Embracing a No-Collar Workforce

So what are companies and workers to do as new technologies and robots proliferate in the workforce and employees start to lack the necessary skills to adopt?

In order to adopt a cultural shift around how your organization and its employees view the "rise of the machines" and learn the necessary skills to work with them, HR and management should start by asking the following questions:

  • What human skills will be required to manage emerging technologies?
  • What jobs in our organization should we be planning to fully automate in the next 5 years?
  • What tasks will automation not be able to perform better than humans?
  • Which workers will be most severely affected?
  • How many current employees have the ability to step-up and fill the growing skills gap quickly?
  • What new skills will human workers need to acquire to remain valuable members of the changing workforce?

Organizations stand at the intersection of man and machine. What was fiction in the 50s and 60s is reality today. At the heart of this phenomena emerges what Deloitte calls the no-collar workforce. Instead of robots versus humans, think "co-bots" or collaborative robots. Picture hybrid teams of machines or "augmented humans." This shift presents the formidable task of redesigning jobs and reimagining how work gets done.

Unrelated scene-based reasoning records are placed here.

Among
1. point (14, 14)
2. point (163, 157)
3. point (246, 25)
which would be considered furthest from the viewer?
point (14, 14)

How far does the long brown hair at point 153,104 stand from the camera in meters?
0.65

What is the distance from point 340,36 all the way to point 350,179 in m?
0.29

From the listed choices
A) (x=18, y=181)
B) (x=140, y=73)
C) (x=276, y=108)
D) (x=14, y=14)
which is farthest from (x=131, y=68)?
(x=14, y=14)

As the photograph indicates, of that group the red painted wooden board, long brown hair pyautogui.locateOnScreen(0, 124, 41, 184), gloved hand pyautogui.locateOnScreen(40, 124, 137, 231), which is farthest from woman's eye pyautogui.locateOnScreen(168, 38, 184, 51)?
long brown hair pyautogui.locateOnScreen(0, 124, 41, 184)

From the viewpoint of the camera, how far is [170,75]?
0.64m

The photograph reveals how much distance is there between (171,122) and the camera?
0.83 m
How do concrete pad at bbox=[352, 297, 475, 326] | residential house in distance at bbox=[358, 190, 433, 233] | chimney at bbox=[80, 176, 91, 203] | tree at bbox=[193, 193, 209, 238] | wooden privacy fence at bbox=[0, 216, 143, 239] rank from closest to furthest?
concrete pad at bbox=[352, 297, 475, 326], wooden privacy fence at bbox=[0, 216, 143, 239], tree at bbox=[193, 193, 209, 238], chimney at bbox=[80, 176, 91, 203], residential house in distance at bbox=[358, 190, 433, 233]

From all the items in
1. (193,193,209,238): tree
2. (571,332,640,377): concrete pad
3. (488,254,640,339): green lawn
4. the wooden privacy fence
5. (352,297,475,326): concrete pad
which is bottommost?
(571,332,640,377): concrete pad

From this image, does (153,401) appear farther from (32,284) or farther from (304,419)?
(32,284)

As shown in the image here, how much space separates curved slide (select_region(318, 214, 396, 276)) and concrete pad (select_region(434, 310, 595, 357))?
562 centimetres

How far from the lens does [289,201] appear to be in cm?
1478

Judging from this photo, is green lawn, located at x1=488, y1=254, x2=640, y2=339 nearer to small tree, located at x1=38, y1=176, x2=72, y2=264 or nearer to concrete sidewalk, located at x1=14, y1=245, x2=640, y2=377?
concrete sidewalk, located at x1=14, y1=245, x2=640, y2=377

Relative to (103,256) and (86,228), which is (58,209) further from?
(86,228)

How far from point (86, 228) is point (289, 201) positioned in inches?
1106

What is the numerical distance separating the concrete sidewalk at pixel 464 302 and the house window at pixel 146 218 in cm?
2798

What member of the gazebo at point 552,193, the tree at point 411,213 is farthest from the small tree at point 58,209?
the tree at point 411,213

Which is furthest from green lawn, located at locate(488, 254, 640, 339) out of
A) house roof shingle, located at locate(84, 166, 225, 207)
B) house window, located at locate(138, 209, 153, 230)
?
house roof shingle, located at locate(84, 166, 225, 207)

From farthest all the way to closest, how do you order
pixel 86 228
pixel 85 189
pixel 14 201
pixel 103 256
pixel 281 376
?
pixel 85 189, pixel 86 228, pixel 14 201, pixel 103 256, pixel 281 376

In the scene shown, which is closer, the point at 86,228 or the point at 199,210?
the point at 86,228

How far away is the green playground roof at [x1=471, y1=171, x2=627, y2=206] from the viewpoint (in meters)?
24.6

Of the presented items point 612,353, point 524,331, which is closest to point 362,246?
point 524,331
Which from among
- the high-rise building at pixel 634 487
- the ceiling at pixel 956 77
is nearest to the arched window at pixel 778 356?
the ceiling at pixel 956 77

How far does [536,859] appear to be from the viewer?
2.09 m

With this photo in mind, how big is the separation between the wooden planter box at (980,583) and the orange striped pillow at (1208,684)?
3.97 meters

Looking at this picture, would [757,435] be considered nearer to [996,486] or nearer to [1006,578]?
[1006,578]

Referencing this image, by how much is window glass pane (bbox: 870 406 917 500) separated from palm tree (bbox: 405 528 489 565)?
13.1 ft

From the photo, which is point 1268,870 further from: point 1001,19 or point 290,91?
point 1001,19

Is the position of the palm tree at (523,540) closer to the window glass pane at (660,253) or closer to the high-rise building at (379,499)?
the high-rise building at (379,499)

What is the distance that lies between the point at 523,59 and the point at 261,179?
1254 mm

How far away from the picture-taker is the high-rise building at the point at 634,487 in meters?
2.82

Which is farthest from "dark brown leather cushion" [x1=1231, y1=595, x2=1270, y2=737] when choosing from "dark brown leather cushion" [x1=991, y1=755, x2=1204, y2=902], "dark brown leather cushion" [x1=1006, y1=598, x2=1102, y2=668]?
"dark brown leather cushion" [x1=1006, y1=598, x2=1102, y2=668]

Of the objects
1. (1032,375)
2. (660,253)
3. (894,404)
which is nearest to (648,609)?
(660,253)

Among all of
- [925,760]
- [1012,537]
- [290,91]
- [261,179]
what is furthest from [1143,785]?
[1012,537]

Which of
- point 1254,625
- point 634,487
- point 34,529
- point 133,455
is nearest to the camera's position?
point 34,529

Instead of technology helping humans become more productive, future work will be completed through the synergy and symbiosis of humans and robots working collaboratively. Each will contribute specialized skills and abilities. Yes, robot workers will help humans become more productive, but humans will also help robots function at peak performance. Unlike past technology that didn't get smarter or learn on its own, new technology will improve spontaneously and instantly. As technology gets smarter "on the fly," its human partner will need to get smarter, too.